A consulta ia acabar, já eu olhava para o próximo processo, quando o Sr. Correia se remexia na cadeira. Parecia com pouca vontade de sair.
- Hum… doutor… só mais uma coisa, posso?… - meio tímido
Que mais?… enfim.
- Diga lá, Sr. Correia… - disse o Bruno, solicito
- É que… como eu disse, isto da minha mulher deixou-me muito abalado, como disse.. mas já passaram dois meses… e há uma coisa – redondeava.
- Sim…
- Pronto, uma pergunta… posso tomar Viagra? – atirou.
…Olá, donde viria esta? O Bruno ficou novamente mudo.
- É que tenho lá uma caixa que o meu médico me passou… mas tenho este problema… e também sofro do coração, como o doutor bem sabe…- arrebitou.
- Oh Sr. Correia… mas porquê isso? – peguei eu a ver o que saía.
- Bem, doutor… É que eu temho uma vizinha!
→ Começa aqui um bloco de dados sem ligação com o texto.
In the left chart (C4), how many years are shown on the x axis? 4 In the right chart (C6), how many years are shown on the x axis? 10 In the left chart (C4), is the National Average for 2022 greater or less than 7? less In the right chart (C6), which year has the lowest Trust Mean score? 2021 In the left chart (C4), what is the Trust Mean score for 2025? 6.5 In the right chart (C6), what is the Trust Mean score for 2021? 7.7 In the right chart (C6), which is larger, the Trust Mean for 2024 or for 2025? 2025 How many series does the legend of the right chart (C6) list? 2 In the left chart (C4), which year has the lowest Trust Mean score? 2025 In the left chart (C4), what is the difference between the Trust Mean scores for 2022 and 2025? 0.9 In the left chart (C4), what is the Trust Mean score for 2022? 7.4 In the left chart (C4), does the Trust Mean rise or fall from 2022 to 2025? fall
Está a ver, já passaram dois meses… Ela até é minha comadre, sou padrinho do filho dela… mora alia o lado, e o marido é motorista… um bom moço… e está muitas vezes for a! – atabalhoado.
- E?…
- Bem, doutor, desculpe lá isto… desculpe!… Mas ela ajudou-me muito nestes últimos meses e depois da minha querida esposa partir, estou muito só… Ela ajudou-me muito! Muito mesmo! - continuava
- …
- Há dias, na semana passada… até fui eu que fui levar o marido a Loulé, que ia para uma viagem… Estive a falar com ela, à tardinha… e disse-lhe que ia fazer-lhe uma visita depois do jantar… e ela disse que sim. Ela também gosta de mim. – contente.
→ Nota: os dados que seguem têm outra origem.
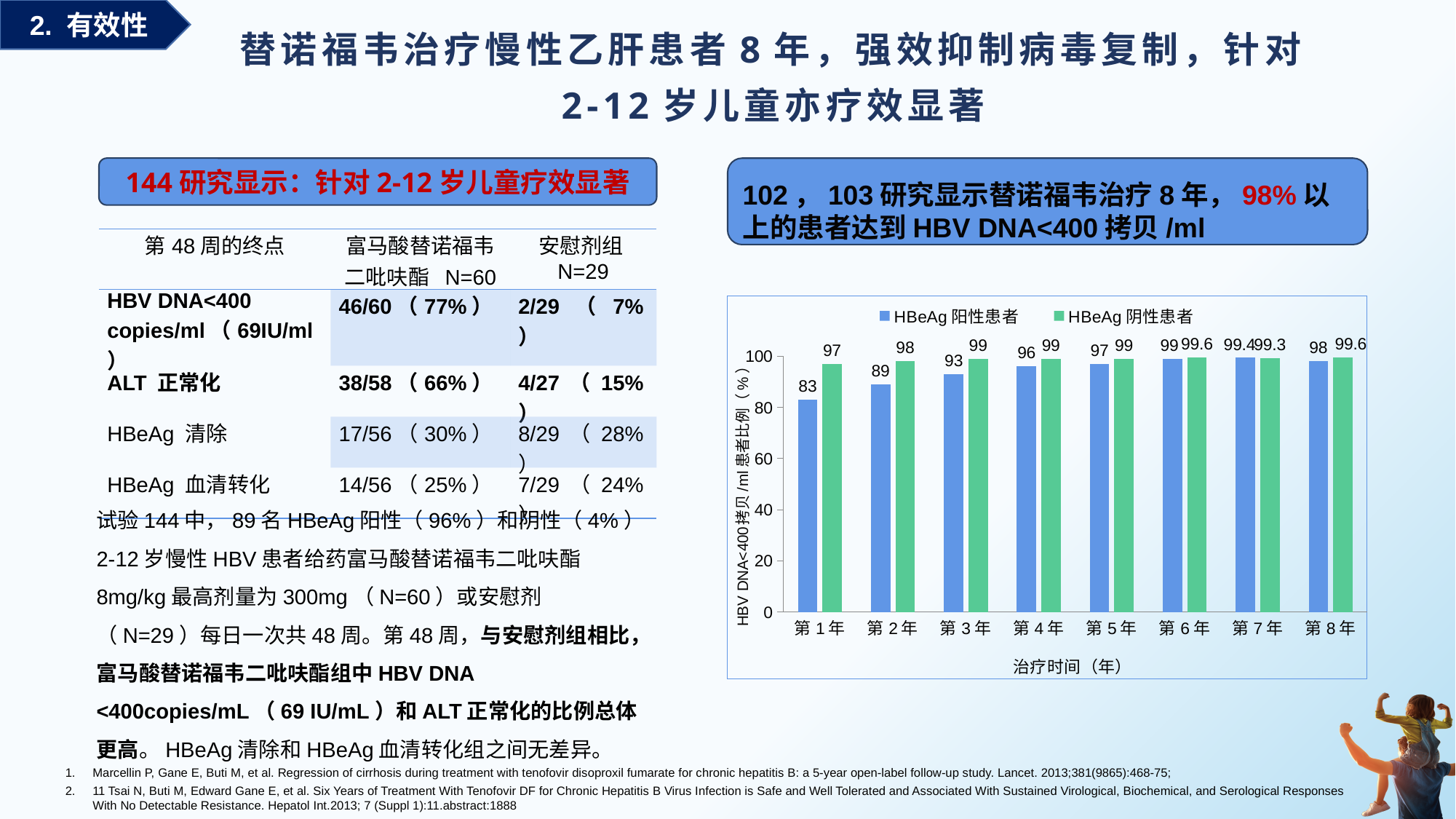
Does the value for HBeAg 阳性患者 generally rise or fall from 第1年 to 第7年? rise What colour are the bars for HBeAg 阴性患者 in the chart? green Which is larger in 第2年, HBeAg 阳性患者 or HBeAg 阴性患者? HBeAg 阴性患者 What type of chart is shown on the slide? bar chart What is the difference between HBeAg 阴性患者 and HBeAg 阳性患者 in 第1年? 14 What is the value for HBeAg 阳性患者 in 第7年? 99.4 What is the value for HBeAg 阴性患者 in 第6年? 99.6 In which year is the value for HBeAg 阳性患者 highest? 第7年 How many series does the chart legend list? 2 What is the value for HBeAg 阳性患者 in 第1年? 83 How many treatment-year categories are shown on the x axis of the chart? 8 In which year is the value for HBeAg 阳性患者 lowest? 第1年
- Sim homem… e o que tem o Viagra?… - já impaciente.
- É que eu já tenho esta idade… não sou velho, doutor… mas ela é mais nova… não sou velho! Decidi tomar um da caixa que lá tinha.. antes de ir – brilhante.
Deviamos estar os dois de boca aberta, meio aparvalhados. Este era o homem que há menos de cinco minutos nos chorava o sofrimento e a morte da esposa. Podia-se dizer que depois da tristeza do espírito vinham as alegrias da carne.
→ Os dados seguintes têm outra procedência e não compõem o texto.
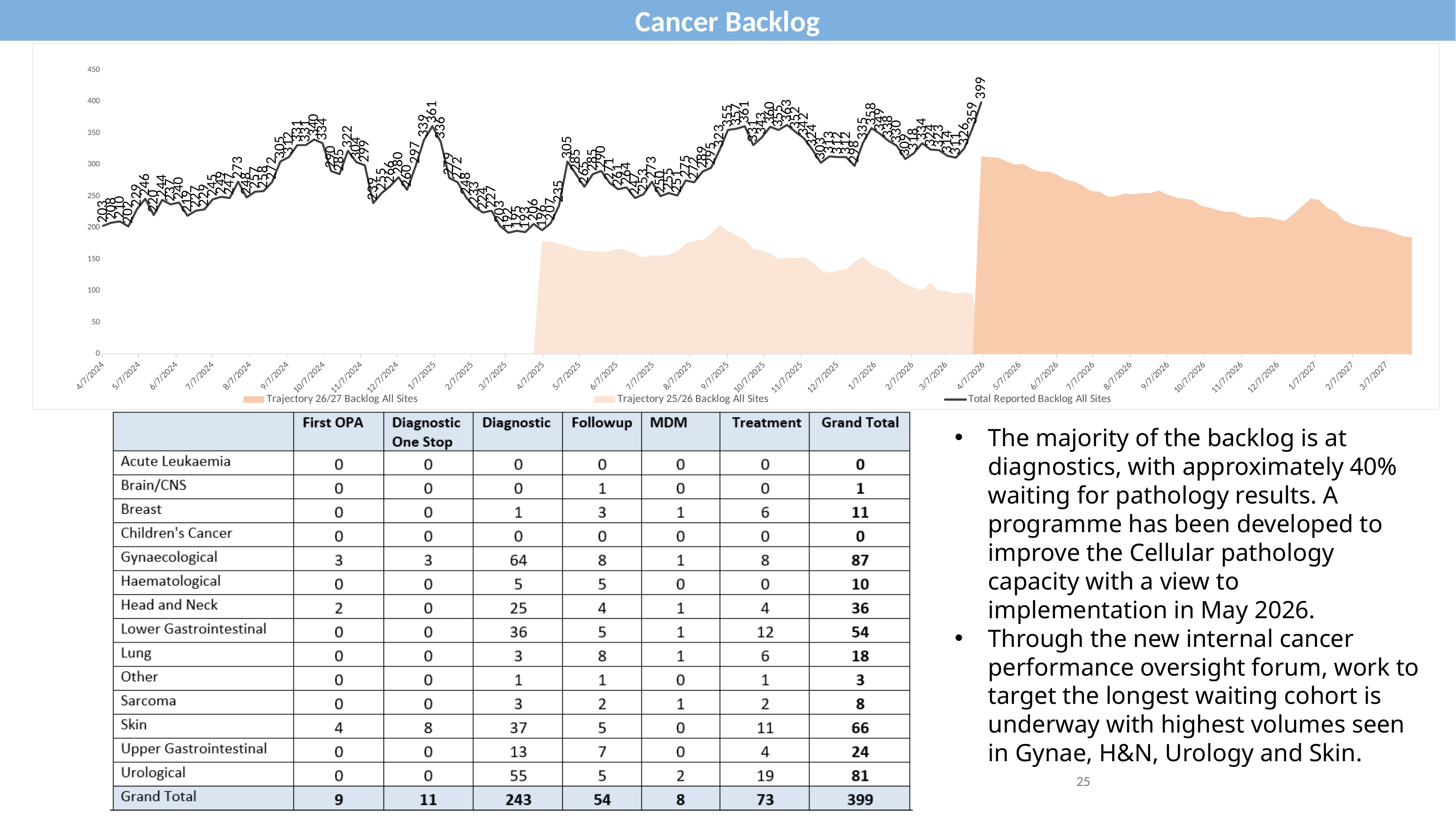
Which series is drawn as a black line in the chart? Total Reported Backlog All Sites What is the highest value shown on the chart's vertical axis? 450 Is the Trajectory 26/27 Backlog All Sites value at 3/7/2027 greater or less than 250? less What is the highest labelled value of the Total Reported Backlog All Sites series? 399 What is the value of the Total Reported Backlog All Sites series at the first point, 4/7/2024? 203 At 4/7/2026, which is higher: the Trajectory 26/27 Backlog All Sites or the Trajectory 25/26 Backlog All Sites? Trajectory 26/27 Backlog All Sites How many series does the chart legend list? 3 What is the difference between the Total Reported Backlog value of 399 at 4/7/2026 and the peak of 361 at 1/7/2025? 38 What is the value of the Total Reported Backlog All Sites series at 4/7/2026, the last labelled point? 399 Does the Trajectory 26/27 Backlog All Sites series generally rise or fall from 4/7/2026 to 3/7/2027? fall Which is larger: the Total Reported Backlog at 4/7/2026 (399) or the peak at 1/7/2025 (361)? 4/7/2026 (399) Is the Total Reported Backlog All Sites value at 4/7/2026 greater or less than 350? greater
- Mas fiquei ali… e não senti nada… está a perceber, doutor… nada! Não sei porque foi, mas aquilo não funcionou e acabei por não ir fazer a visita! – novamente triste.
Incrível! Incrível e desconcertante. Tinha ali ficado à espera… O Bruno continuava mudo, eu pasmado sem saber bem o que dizer.
- Ora Sr. Correia… - vamos lá improvisar!
- Desculpe lá isto, doutor… sei que não é da sua área…
- Nada, deixe lá!… Bem, duas coisas. Primeiro, antes de tomar Viagra tem que falar com o Dr. Veloso… só ele lhe pode dizer se com o seu coração e os medicamentos que toma não tem nenhum problema, okay? – discursei
- Sim, doutor… muito obrigado!
- Depois… o Viagra não funciona assim, homem! Não o põe logo ali pronto a matar. Tem que tomar, ir lá fazer a visista e ver o que acontece… e aguntar-se ao que vier… - sorri.
- Ai é, doutor?… é que eu pensava que… - brilhava novamente.
- É, Sr. Correia… vá lá, homem! Se tem a certeza que a comadre está a sua espera, vá lá… se calhar nem precisa de Viagra! – terminei.
Agora era todo sorrisos, qual criança que descobriu um segredo de crescidos. O Bruno sorria e abanava a cabeça. Eu também sorria mas continuava pasmado. Um algarvio nato… aquela tristeza toda com a morte da esposa, genuína, pois até chorou e nos comoveu, e acabamos a engolir Viagras para ir papar a vizinha. Ora, ora…
A consulta acabou, quem baralhou as cartas?